Tomadas como um insulto, as palavras do funcionário da Flumitrens desencadearam um dos maiores quebra-quebras da cidade. Trens, plataformas, bilheterias e trilhos foram destruídos numa onda de fúria que só não acabou no linchamento de funcionários, porque eles se esconderam ou fugiram. O caos durou cerca de uma hora e só foi interrompido com a chegada da tropa de choque da Polícia Militar. Moral da história: esculhamba, mas não esculacha.

É por meio de categorias nativas como esculacha que o antropólogo tira da sombra a realidade dos camelôs que circulam nos trens da Central, vendendo todo tipo de mercadoria. Ele descreve e analisa suas estratégias para sobreviver, as formas como narram o drama de seu trabalho, as várias identidades que assumem ao longo da jornada e, sobretudo, como se relacionam com a Supervia.

Durante anos, Pires percorreu quase diariamente os trens entre o subúrbio carioca e a Central do Brasil, focando seu olhar na prática dos vendedores ambulantes. Isso permitiu que ele discutisse uma série de questões em torno da informalidade sem se restringir ao cumprimento da lei e das normas. Com isso, ele enriqueceu uma reflexão importante, sobretudo nesses tempos de choque de ordem, deslocando o problema para além da legalidade. Ao descrever o ritual diário desses ambulantes em sua relação com os vários níveis de autoridades e com os passageiros, o antropólogo lançou luz sobre velhos problemas da sociedade brasileira, como desigualdade social, informalidade, flexibilização de regras, jeitinho, entre outras formas peculiares de administração de conflitos.

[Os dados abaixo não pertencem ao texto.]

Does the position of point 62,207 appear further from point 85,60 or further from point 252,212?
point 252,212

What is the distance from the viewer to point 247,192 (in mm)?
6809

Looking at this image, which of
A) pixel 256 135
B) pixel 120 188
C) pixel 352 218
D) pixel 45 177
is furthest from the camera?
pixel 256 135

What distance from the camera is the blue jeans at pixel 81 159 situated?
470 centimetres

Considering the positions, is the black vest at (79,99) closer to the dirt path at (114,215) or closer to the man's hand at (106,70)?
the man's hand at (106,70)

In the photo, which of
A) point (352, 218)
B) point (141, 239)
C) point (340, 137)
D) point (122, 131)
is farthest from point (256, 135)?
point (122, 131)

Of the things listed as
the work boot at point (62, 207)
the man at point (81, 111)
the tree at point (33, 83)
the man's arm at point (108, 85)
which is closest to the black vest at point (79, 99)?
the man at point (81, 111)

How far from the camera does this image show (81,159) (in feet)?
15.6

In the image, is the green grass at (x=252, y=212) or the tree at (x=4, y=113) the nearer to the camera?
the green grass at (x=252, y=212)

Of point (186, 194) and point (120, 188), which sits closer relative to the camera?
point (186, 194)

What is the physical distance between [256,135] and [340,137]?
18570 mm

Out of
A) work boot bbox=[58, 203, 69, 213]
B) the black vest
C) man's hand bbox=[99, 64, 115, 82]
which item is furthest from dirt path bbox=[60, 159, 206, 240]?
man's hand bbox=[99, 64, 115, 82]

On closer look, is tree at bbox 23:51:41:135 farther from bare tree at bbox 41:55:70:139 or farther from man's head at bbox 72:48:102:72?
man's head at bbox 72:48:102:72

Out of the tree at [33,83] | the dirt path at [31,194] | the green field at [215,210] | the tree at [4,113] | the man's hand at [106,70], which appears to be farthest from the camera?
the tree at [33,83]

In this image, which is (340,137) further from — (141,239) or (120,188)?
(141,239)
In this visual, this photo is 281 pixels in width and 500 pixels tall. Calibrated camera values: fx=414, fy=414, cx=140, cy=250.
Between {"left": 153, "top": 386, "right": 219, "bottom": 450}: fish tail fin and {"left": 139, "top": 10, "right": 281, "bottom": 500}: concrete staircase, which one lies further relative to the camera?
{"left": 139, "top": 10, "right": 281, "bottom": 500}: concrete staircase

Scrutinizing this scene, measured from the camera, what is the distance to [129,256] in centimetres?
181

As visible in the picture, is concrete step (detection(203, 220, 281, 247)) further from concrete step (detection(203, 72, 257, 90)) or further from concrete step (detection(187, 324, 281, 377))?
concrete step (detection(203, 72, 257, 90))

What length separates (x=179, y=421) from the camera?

Pires também apresenta no livro uma reflexão epistemológica importante sobre a antropologia urbana brasileira, ao descrever sua formação, ou melhor, sua “conversão” de sindicalista em cientista social, contrastando os ritos da militância sindical com aqueles da academia no que se refere à realização de pesquisa científica. Esse processo de aguda reflexividade permitiu ao antropólogo olhar por trás dos estereótipos. Além disso, como pesquisador associado ao Núcleo Fluminense de Estudos e Pesquisa (Nufep), da Universidade Federal Fluminense — coordenado pelo professor Roberto Kant de Lima —, Pires faz parte de uma geração de pesquisadores urbanos, que se caracteriza pela ênfase no trabalho de campo.

Fiel a essa linhagem, Pires trabalha com distintas matrizes teóricas para tratar, de forma competente, a complexidade dos problemas sugeridos pela etnografia. Talvez essa seja uma das marcas mais criativas da antropologia urbana brasileira: não ter o pudor de usar variados instrumentos e métodos para trabalhar os problemas que o campo sugere. Segue-se, assim, um caminho alternativo ao de certo formalismo, que, por solene deferência ideológica, busca encaixar a realidade empírica em uma lógica rígida, definida a priori.